In a new collection of acrylic paintings, James continues his iconic Somali Pirate series. Often in headgear and masks, and brandishing second-hand AK-47s and RPGs, these pirates perform a range of ordinary activities: smoking cigarettes, drinking tea at sunset, preparing weapons, standing guard. Rendered in a vivid tropical palette, these works vibrate with good-natured menace, and pointedly address David and Goliath themes of survival, justice, ingenuity, and ownership.
A selection of gouache on paper works will also be on display, many featuring James’ singular brand of All-American girl as cheerleader of the Apocalypse, bearing arms and baring her bottom. These absurdist compositions compel the viewer to a fresh perspective on just what constitutes obscenity, and what constitutes humour.

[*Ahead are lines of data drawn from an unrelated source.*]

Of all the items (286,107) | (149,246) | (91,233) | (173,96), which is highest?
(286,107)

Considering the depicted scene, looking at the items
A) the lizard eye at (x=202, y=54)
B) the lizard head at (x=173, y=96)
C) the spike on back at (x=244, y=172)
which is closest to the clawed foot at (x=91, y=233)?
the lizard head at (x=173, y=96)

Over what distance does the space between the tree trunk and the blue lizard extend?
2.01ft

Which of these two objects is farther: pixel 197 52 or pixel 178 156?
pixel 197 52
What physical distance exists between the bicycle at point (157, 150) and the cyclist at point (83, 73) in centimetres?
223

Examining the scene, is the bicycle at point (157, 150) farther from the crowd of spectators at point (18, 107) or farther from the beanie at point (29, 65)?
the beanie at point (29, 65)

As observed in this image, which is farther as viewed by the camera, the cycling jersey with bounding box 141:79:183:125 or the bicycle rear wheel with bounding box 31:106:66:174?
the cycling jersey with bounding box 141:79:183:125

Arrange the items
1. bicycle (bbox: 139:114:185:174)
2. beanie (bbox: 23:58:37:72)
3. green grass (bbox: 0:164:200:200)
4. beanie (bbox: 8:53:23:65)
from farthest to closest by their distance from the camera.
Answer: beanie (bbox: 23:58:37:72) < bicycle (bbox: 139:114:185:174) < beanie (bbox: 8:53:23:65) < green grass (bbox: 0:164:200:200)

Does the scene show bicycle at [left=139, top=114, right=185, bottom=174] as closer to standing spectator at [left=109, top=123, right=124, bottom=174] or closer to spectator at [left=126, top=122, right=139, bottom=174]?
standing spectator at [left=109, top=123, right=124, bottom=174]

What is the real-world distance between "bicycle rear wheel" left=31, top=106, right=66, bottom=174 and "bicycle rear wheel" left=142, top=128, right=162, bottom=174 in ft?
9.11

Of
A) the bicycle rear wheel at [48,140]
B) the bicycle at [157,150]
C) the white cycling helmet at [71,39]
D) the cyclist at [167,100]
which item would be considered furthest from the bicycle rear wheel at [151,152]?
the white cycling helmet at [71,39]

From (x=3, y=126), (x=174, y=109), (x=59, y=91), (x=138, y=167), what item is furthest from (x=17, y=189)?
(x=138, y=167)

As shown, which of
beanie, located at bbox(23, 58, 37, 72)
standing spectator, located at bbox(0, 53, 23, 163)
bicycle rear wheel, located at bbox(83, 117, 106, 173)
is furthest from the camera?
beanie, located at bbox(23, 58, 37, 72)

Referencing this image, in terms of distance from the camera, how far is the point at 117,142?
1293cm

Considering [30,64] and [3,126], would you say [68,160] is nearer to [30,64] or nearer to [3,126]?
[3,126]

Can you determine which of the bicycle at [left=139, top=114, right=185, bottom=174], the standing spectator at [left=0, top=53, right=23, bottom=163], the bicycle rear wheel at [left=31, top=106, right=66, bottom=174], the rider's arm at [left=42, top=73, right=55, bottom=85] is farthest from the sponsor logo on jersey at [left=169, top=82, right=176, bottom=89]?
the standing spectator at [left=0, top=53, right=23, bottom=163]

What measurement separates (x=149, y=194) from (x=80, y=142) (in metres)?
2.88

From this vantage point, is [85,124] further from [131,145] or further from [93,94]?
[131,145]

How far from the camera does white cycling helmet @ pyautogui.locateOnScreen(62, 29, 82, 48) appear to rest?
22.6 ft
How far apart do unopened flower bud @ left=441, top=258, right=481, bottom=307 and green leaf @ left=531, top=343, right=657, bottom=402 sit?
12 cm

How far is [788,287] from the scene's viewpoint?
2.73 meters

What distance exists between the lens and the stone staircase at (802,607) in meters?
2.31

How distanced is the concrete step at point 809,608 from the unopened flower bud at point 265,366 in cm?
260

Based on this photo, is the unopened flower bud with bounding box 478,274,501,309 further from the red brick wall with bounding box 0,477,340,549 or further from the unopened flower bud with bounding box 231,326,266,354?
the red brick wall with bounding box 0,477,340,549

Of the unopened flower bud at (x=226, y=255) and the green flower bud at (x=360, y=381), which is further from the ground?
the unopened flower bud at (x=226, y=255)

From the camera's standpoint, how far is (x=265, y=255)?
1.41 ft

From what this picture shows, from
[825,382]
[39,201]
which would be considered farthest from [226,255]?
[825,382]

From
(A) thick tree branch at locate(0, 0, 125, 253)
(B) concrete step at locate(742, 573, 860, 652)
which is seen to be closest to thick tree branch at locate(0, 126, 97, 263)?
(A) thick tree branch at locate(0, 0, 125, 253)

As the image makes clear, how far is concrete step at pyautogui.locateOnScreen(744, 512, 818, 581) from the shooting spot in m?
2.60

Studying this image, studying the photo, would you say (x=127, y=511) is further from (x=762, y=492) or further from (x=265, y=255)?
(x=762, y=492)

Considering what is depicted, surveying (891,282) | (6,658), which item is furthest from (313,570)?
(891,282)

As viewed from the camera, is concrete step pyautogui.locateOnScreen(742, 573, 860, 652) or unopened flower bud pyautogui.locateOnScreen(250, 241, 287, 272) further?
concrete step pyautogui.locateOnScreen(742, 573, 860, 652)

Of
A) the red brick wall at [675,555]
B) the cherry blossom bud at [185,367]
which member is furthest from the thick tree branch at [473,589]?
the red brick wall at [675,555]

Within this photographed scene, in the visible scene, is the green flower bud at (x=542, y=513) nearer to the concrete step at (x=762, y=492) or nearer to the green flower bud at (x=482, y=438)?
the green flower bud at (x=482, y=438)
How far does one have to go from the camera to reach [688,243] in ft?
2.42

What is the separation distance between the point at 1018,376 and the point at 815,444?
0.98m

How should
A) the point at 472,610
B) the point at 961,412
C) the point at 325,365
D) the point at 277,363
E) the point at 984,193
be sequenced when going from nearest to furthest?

In addition to this series of new works, the exhibition will feature a recreation of Vandal’s Bedroom, the sprawling, graffiti-filled structure that was a highlight of the ‘Art in the Streets’ exhibition at the LA MOCA. Part object, part installation, this bedroom-turned-graffiti-battle-station gives glimpses of plans for an imaginary artistic takeover. Bleeding marker drawings form letter styles from the rough and tumble 1980s New York subway era, combined with repurposed cartoon characters performing decidedly off-model activity. A clutter of colour, slogans, fantasies, and affiliations is all barely contained, ready to spill out of this eat-sleep-and-breathe environment. The piece is a celebration of early influences and an exercise of artistic traditions that remain relevant.
The Vandal’s Bedroomtravels to London after being previously exhibited in Los Angeles at theLA MOCA, in New York at the Sandra Gering Gallery, and in Copenhagen at V1. It is fitting that James’ dense paean to obsessive graffiti should be included here, as his title for this show pays homage to London’s own WD crew, a/k/a World Domination, who were active in the mid-80s.
The vandals and pirates that people the works of World Domination share acommon thread; both parties sidestep invisible boundaries erected by controlling factions. A familiar theme in the artist’s work is to challenge dictated notions of right and wrong. It’s James’ ability to do so successfully that makes him unique.
Lazarides Rathbone, 11 Rathbone Place, W1T 1HR + 44 (0) 207 636 5443
Tuesday - Saturday 11a.m. – 7p.m., admission free
Todd James
Todd James (a.k.a. REAS) has had numerous one-person exhibitions internationally, including New York, Tokyo, Madrid, Brussels, Melbourne, London and Copenhagen. He is a co-creator of the seminal Street Market exhibition which originated at Deitch Projects in New York, and which was selected for the Venice Biennale in 2001. James' work has also been shown at the Institute of Contemporary Art in Philadelphia, the Tate Museum in Liverpoor, and the Yerba Buena Center for the Arts in San Francisco, amongst other venues.
His recent subject matter – grinning aircraft carriers, lounging blondes, sneaky missiles, beleaguered tanks, and skulls wearing sailor suits – evokes a comic-book sense of horror at the modern world and pity for those that live in it. Protest images marked out in cartoon outrage, filled with recycled advertising cast-offs and corrupted child scrawls, these large-scale works of gouache and graphite smash the distance between death and jokes and between the viewer and what he or she probably goes around trying not to know about the present state of things. James' 'death-ink' warplanes and battleships have a chunky authority that embed themselves permanently in the mind of the viewer, while his stealth bombers and cheering bikini models jostle for space with partying warships, creating a feverish mix of complex mayhem. These paintings are psychologically and literally unstoppable: The situations they depict are in full swing and degenerating by the moment, and are deeply connected to the reality of our world today.
Todd James lives and works in New York City.